*PROBLEM*
Copy the text of the records below line for line, leaving out the pictures.

*RECORDS FOR PROCESSING*
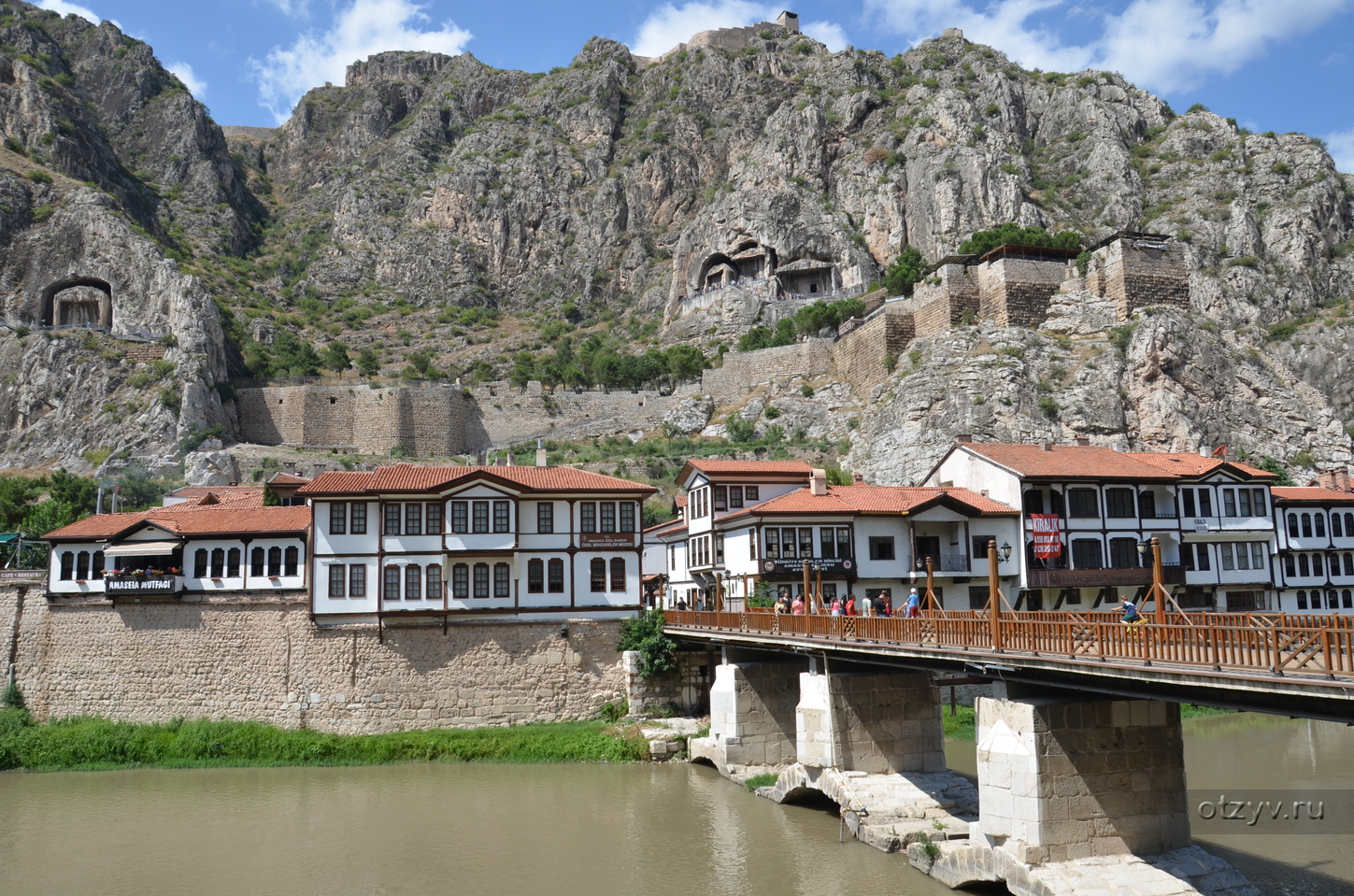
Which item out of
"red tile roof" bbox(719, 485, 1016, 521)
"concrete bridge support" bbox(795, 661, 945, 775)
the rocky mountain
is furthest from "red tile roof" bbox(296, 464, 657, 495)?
the rocky mountain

*FULL RESPONSE*
Which item out of
"red tile roof" bbox(719, 485, 1016, 521)
"concrete bridge support" bbox(795, 661, 945, 775)
the rocky mountain
is furthest from "red tile roof" bbox(296, 464, 657, 495)?
the rocky mountain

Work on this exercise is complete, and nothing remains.